La diplomatie «hard» de MBS
Trump a fait en sorte que ça soit ainsi et il a réussi. Ses menaces de représailles sur MBS ont été fortes et sans relâche. L'affaire Khashoggi est apparue pratiquement dans les mêmes moments. Le royaume n'a pas hésité à inonder le marché pour faire baisser le prix de façon drastique.

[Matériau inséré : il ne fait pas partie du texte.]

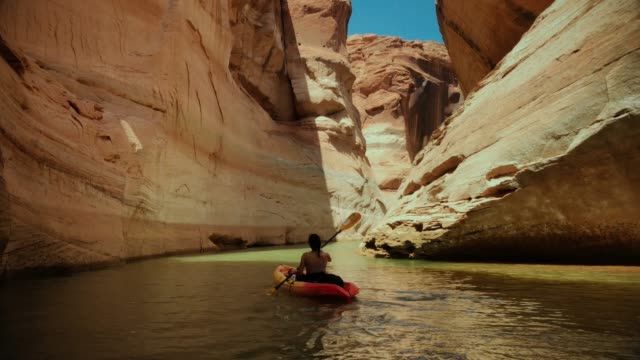 Woman kayaking in canyons of Powell lake recreational area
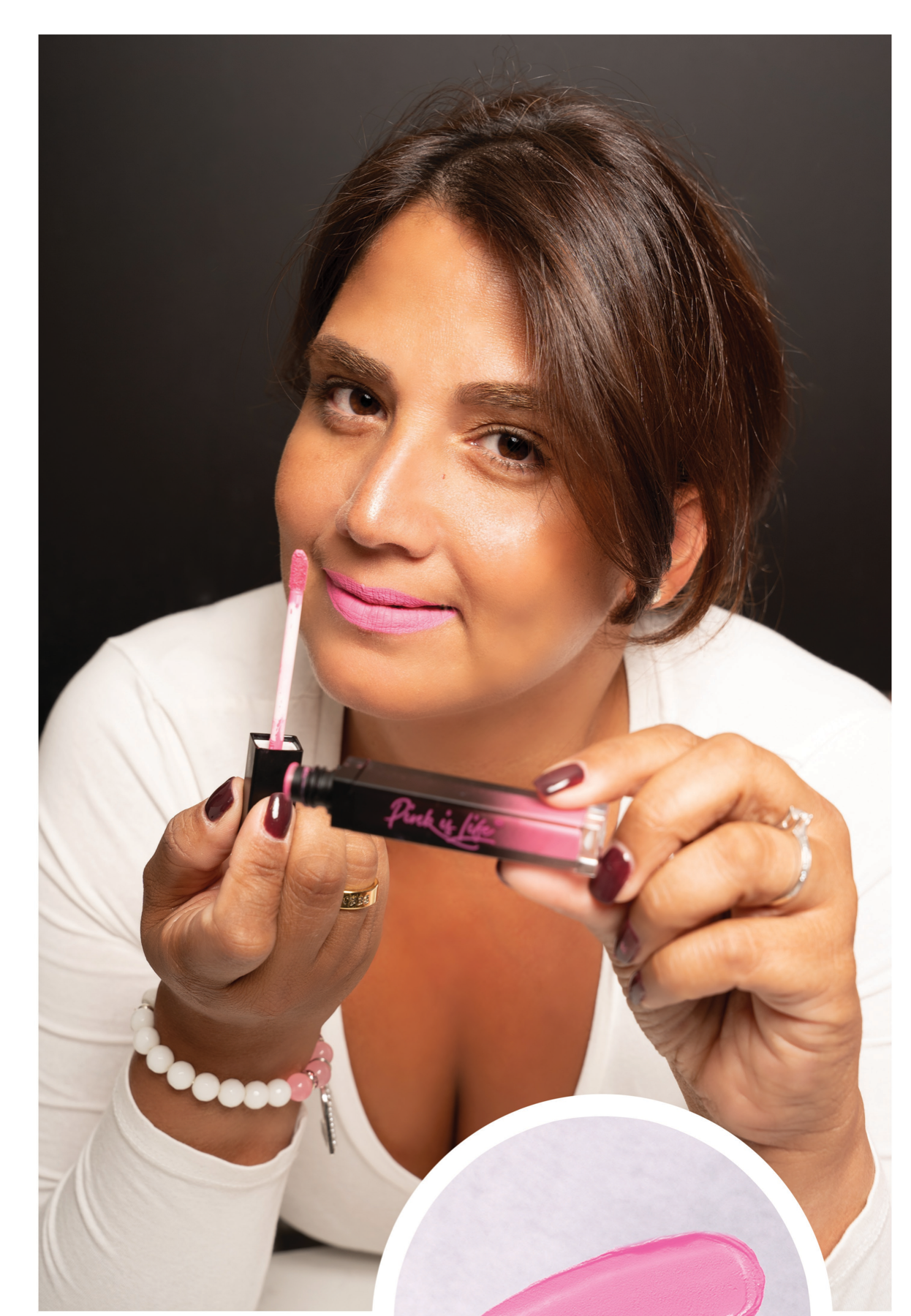 Bernice holding Guilty Pink liquid lipstick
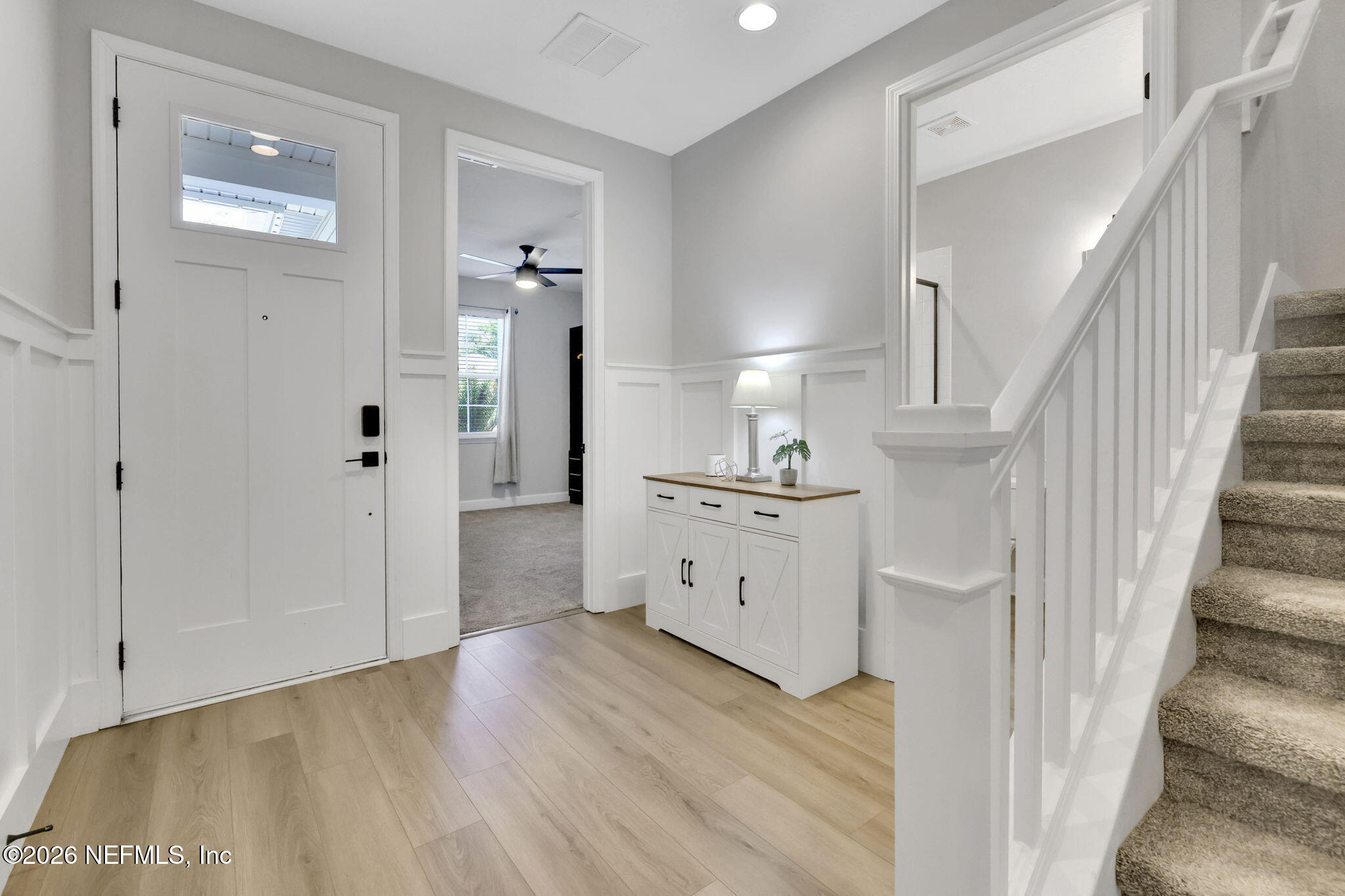 273 Little Bear Run St. Johns, FL 32259 - Photo 2 of 57 a view of a hallway with wooden floor stairs and a living room
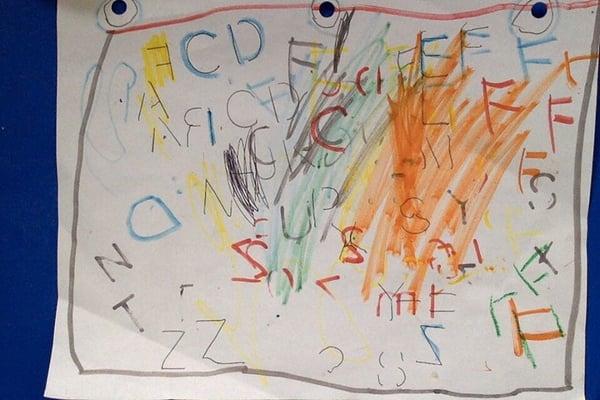 Sophie, age 3, is learning to write her letters.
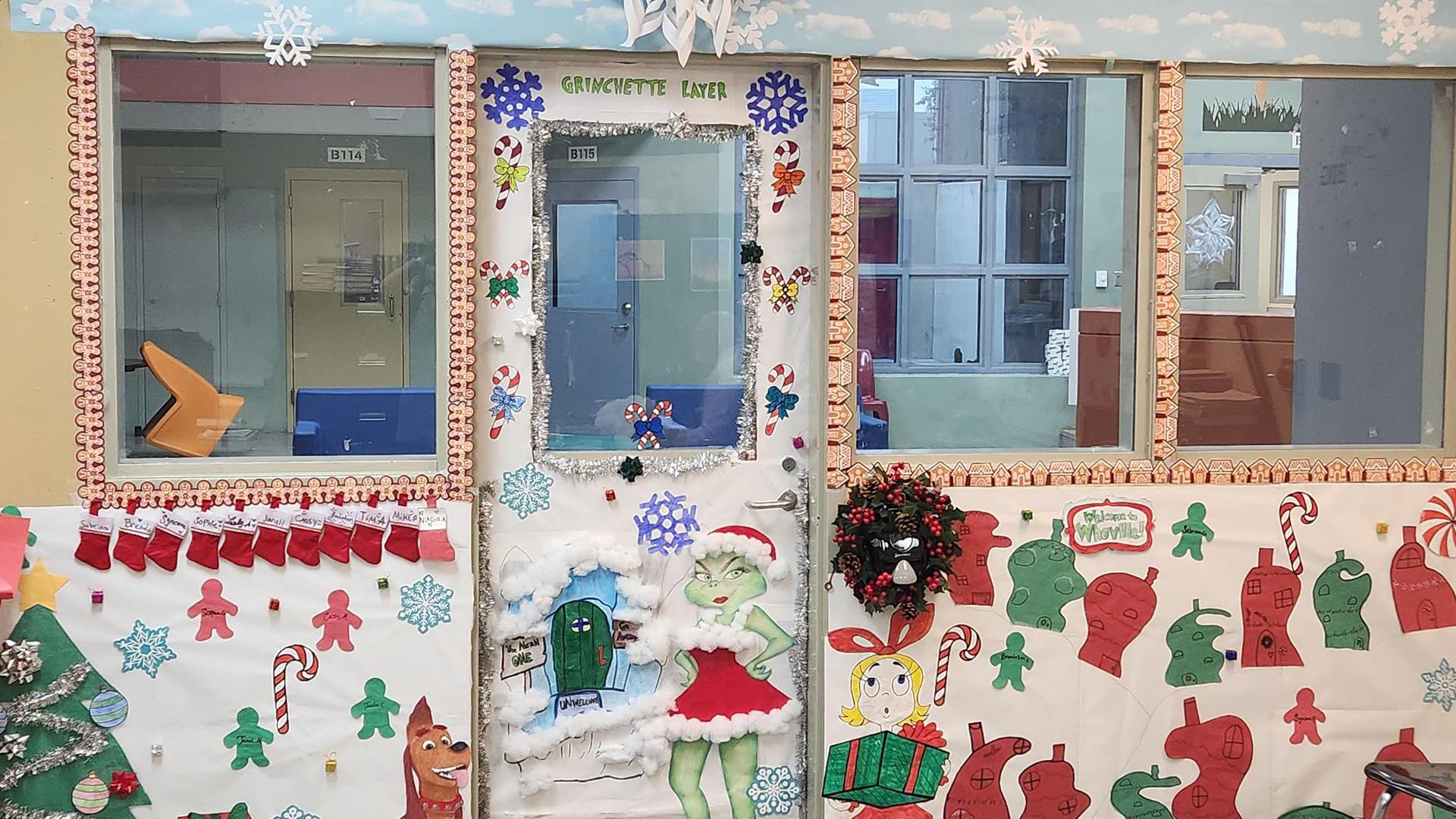 The outside of a classroom is decorated in a Whoville theme.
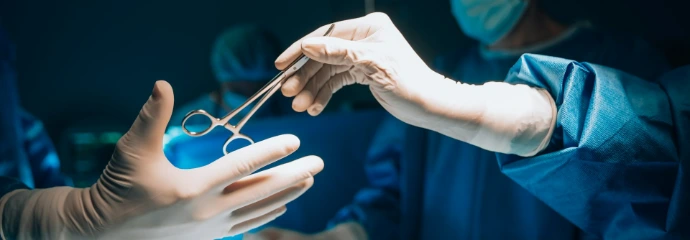 a person in a surgical gown is holding a pair of scissors
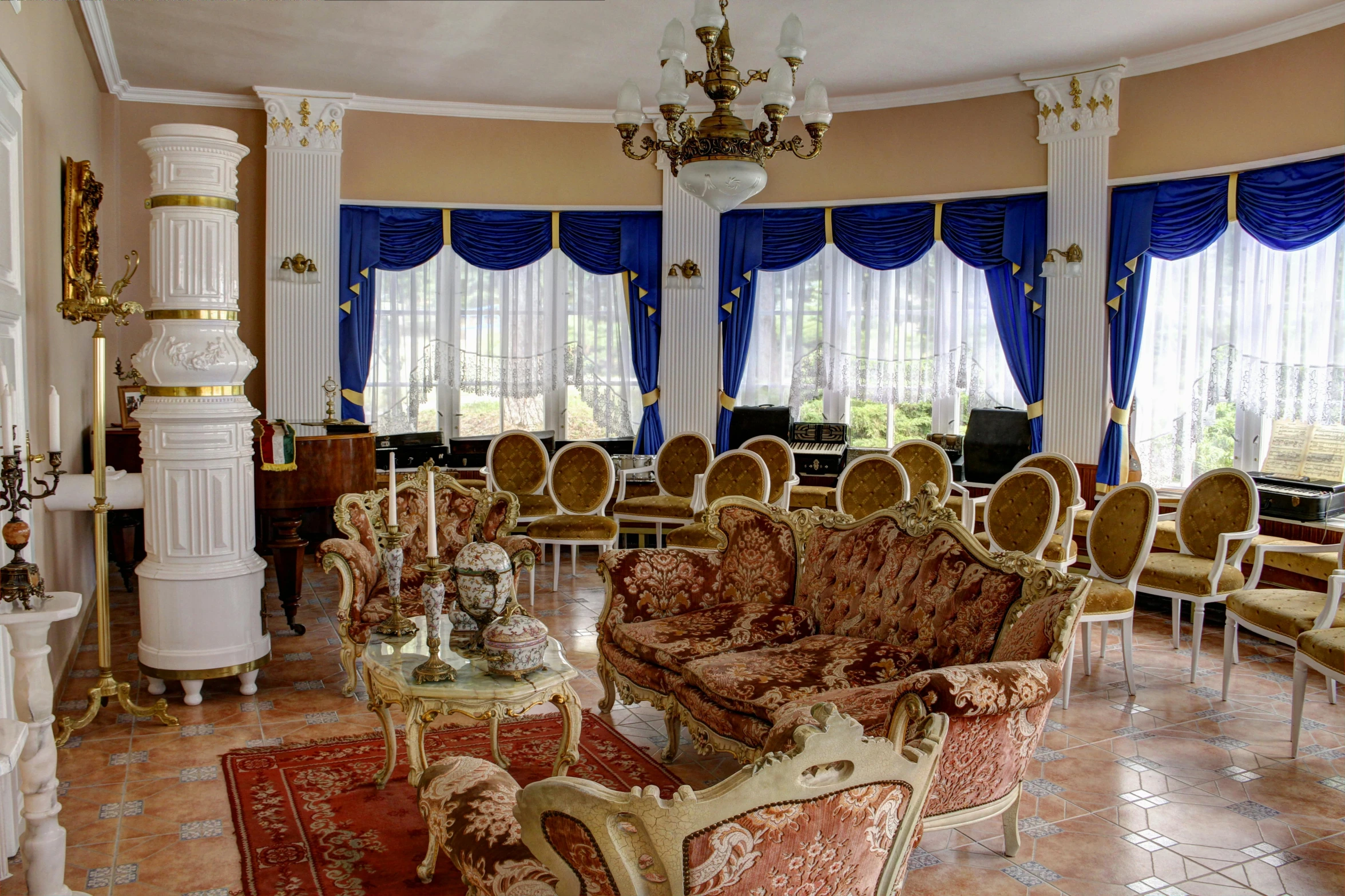 a living room with an elegant, elaborate ceiling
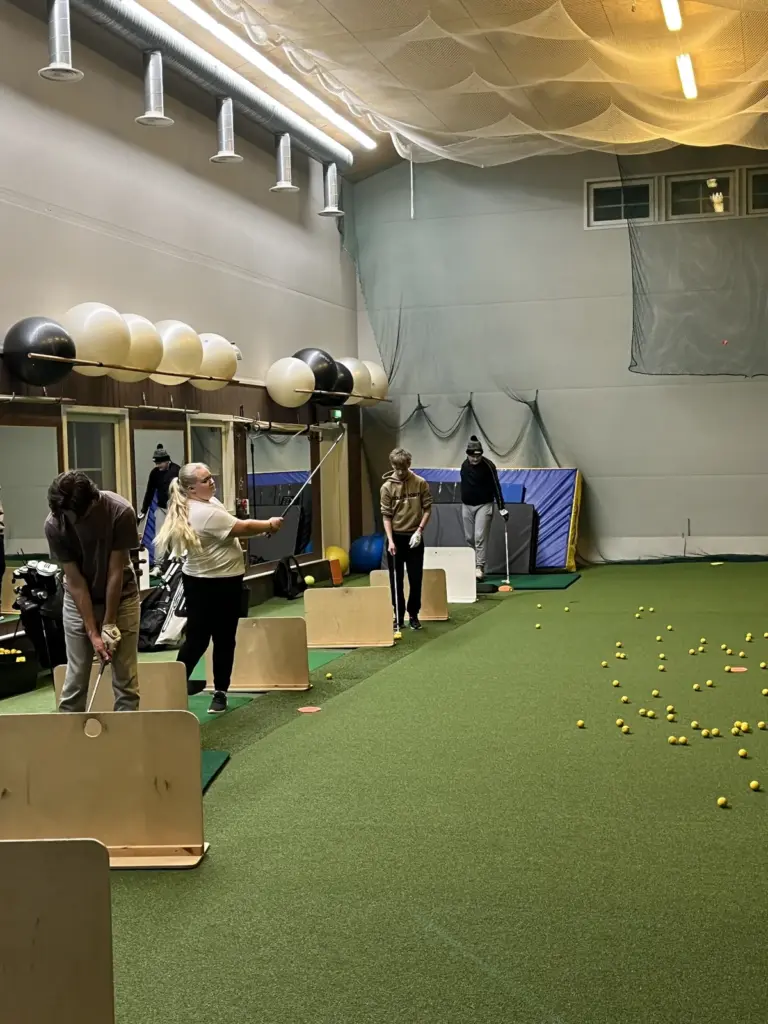 Harjoittelua golfhallissa, kuntopallot seinällä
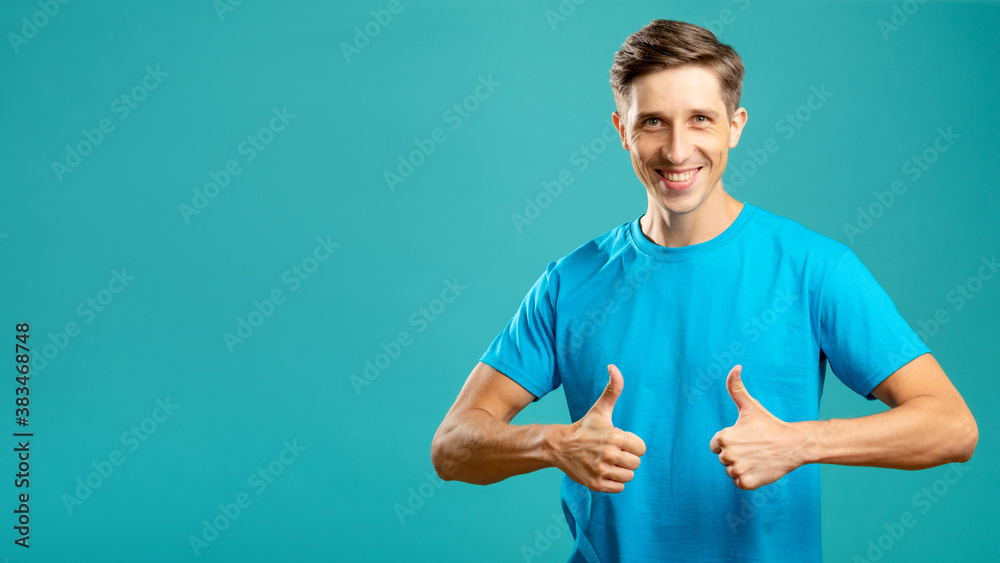 Like gesture. Excited male portrait. Proud support. Nice job. Great achievements. Positive lifestyle. Young happy man holding thumbs up looking at camera isolated on blue copy space. Like gesture. Excited male portrait. Proud support. Nice job. Great achievements. Positive lifestyle. Young happy man holding thumbs up looking at camera isolated on blue copy space.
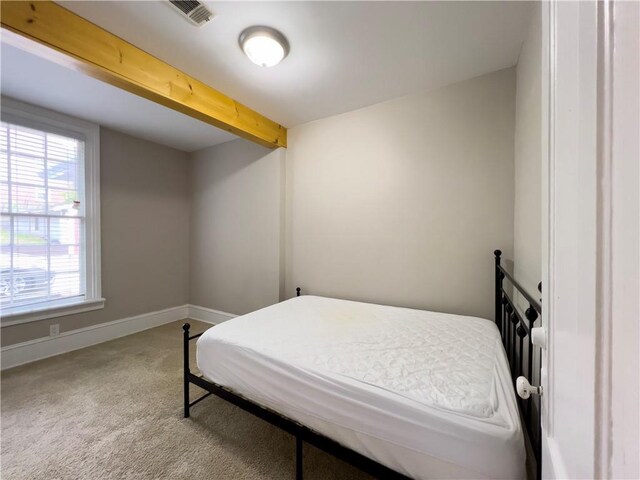 632 Monroe St, Macon, GA 31201 - carpeted bedroom with baseboards and beamed ceiling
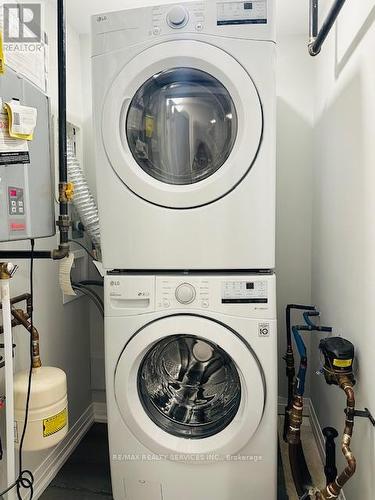 64 - 6705 Cropp Street, Niagara Falls, ON - Indoor Photo Showing Laundry Room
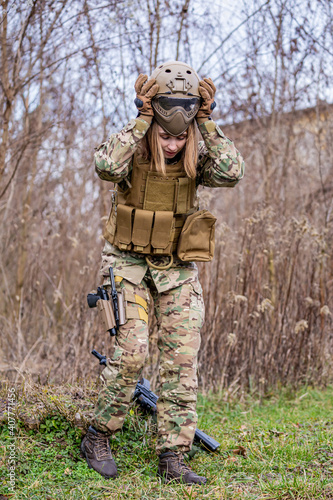 Beautiful girl in military uniform putting on her helmet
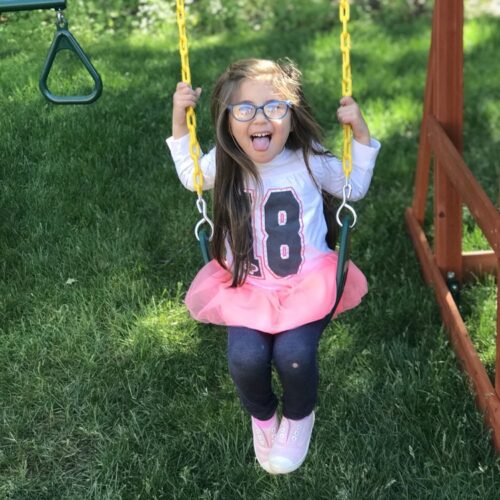 Young girl with glasses sitting on a swing and sticking her tongue out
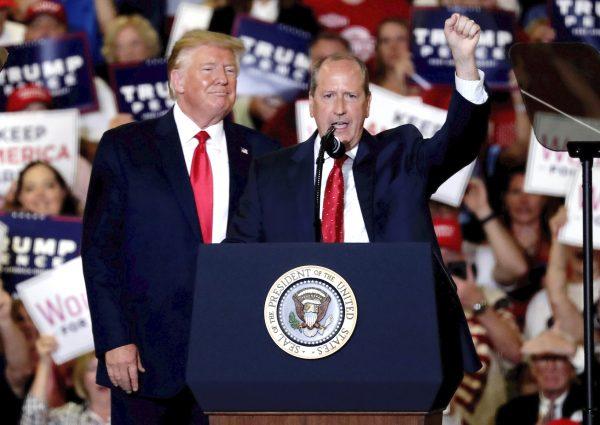 President Donald Trump gives his support to Dan Bishop, a Republican running for the special North Carolina 9th District U.S. Congressional race, as he speaks at a rally in Fayetteville, N.C., on Sept. 9, 2019. (Chris Seward/AP Photo)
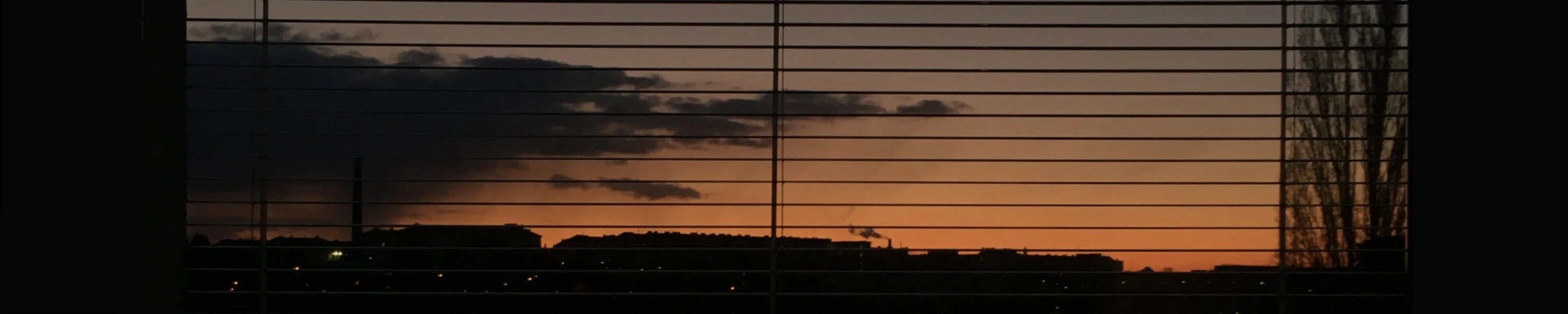 Sunset or sunrise through window blinds with silhouettes of buildings and trees.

En parallèle du tout, le président américain a depuis quelque temps l'Algérie en tête. Il lui a retiré le dossier libyen en appelant l'Italie «au nom de l'histoire» à en être le chef de file de son règlement avec à ses côtés l'Egypte. La brusque envie du maréchal Haftar, ce pur produit américain, de «diriger la guerre» vers l'ouest en faisant allusion à l'Algérie, n'a rien d'une vue de l'esprit ou d'une vision d'optique. Elle marque, lourdement, des visées occidentales qui n'ont pas fini de se dessiner depuis «les printemps arabes.» Les signes avant-coureurs sont bien visibles. Eric Denussy, cet ancien membre des Services secrets français avait bien déclaré il y a à peine quelques années que «l'Algérie est considérée par le Qatar et l'Arabie Saoudite, et par l'alliance entre les Etats-Unis et les frères musulmans comme le domino du printemps arabe qui n'est pas tombé et qui doit tomber coûte que coûte.» Anne Marie Lizin, (décédée il y a près de 4 ans), celle qui a été, entre autres, présidente honoraire du Sénat belge, avait dit à la même période que «l'Arabie Saoudite œuvre a déstabiliser, volontairement, les frontières sud de l'Algérie en finançant les salafistes et les groupes dihadjistes du Nord Mali.» Ces toutes dernières années, les analystes politiques affirment que «les Etats-Unis et Israël veulent imploser les Etats nationaux à travers les solidarités segmentaires, ils travaillent sur les charges symptomatiques des peuples, c'est une forme de guerre.» L'arrivée de MBS au trône a fait en sorte, selon eux, de «remplacer la diplomatie ‘soft' du royaume par une diplomatie ‘hard' et la grande question est de savoir si ceci répond à une stratégie réfléchie ou à l'exécution d'ordre données de l'extérieur».